Jack A Lopez6 years ago
I found a little bit more data on that charge controller.  It looks like it's made by Sinasolar of Zhejiang province.  Here:
http://www.sinasolar.com/solar-charge-controller-SS1203.html
and here:
http://sinasolar.en.alibaba.com/product/452138119-210327450/Solar_Controller.html

Still a little bit cryptic, but I am going to guess at the intended application for this charge controller, and some of the assumptions that went into its design.  Mostly this is just building on what I was guessing before, that this is a charge controller intended for charging a 12 volt lead-acid battery,  from a 12 volt photovoltaic module, aka solar panel.  Guessing that is why this charge controller is labeled the way it is.

Ah, but what is a 12 volt PV module?  Is that some kind of popular/standard thing?  Is the voltage output by a 12 volt PV module exactly 12 volts?  The answers to those last two questions are yes and no, respectively.  A nominally 12 volt PV module is indeed a  popular/standard thing, and the open circuit voltage of such a module is about 20 volts.  (See the attached picture for a typical I-V curves.)

BTW, that word "module" is, I think, meant to refer to collection of individual "solar cells" wired together (in some arrangement of series and parallel) and sealed into a weatherproof package, and sold, and finding its end with the individual cells wired that way as a module.

Anyway, what I'm saying is that the thoughtful Chinese engineers who designed that charge controller, sort of assumed that you would be using one of these "standard" 12 volt PV modules, rather than some funny homebrew setup made from individual cells wired together.

Not that I have anything against homemade PV modules,
https://www.instructables.com/id/How-to-MAKE-PV-Solar-Panels/
but  if  you are going to do things that way, then I think the trick is to make your homemade module so that, electrically, it is similar to the module the charge controller was expecting.  And what it's expecting is an I-V characteristic similar to the one in the attached picture.

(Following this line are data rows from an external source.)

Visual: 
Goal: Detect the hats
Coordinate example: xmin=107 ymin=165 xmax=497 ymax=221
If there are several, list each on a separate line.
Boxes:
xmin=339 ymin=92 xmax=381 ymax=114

Well, similar to the picture, but with the current scaled to your charge controller, i.e. max current less than 3 amperes.

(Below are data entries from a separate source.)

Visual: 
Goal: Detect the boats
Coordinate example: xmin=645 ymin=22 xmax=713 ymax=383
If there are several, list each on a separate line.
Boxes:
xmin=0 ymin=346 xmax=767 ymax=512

Anyway, that's why yesterday I was suggesting a stack of like 5 or 6 of your cells, an arrangement to give an open-circuit-voltage of around 20 volts, the same as you'd get from a standard 12 volt PV module.

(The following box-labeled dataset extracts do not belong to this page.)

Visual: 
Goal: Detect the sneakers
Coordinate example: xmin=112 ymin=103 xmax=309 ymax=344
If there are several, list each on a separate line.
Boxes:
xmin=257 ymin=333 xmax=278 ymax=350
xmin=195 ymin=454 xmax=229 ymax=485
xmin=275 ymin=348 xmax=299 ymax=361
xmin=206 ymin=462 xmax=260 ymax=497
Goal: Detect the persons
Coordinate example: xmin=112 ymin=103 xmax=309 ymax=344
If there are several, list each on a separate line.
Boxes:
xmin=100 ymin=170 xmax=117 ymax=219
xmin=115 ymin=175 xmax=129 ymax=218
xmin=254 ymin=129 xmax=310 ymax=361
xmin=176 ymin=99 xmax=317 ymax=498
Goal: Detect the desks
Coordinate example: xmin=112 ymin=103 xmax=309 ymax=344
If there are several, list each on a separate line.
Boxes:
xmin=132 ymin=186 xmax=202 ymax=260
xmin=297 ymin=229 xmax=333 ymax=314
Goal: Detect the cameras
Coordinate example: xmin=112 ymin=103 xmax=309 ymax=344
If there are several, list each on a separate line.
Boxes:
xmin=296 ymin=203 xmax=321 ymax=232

Hope that's not too confusing.

Also,I know I said I didn't have anything against building your own modules, but... the only reservation I have is that building modules is tedious, hard work.   Anyway I said there really was such a thing as a standard PV module, so I should probably point to some examples of those.
Arizona Wind and Sun - Modules from 1 to 100W
http://www.solar-electric.com/1to39wasopa.html
Similar Modules at the Alt-E
http://www.altestore.com/store/Solar-Panels/c541/page/1/sort/4a/
Also the link from where I borrowed that I-V curve:
http://www.altestore.com/howto/Solar-Electric-Power/Design-Components/Electrical-Characteristics-of-Solar-Panels-PV-Modules/a87/

Jack A Lopez6 years ago
If you can find some documentation for that charge controller, therein might be answers to what kind of solar PV module it is expecting to power it.  It might not have come with any documents since you bought it surplus, but there may be some markings on it which reveal who made it, and clues to where you can find more info about it.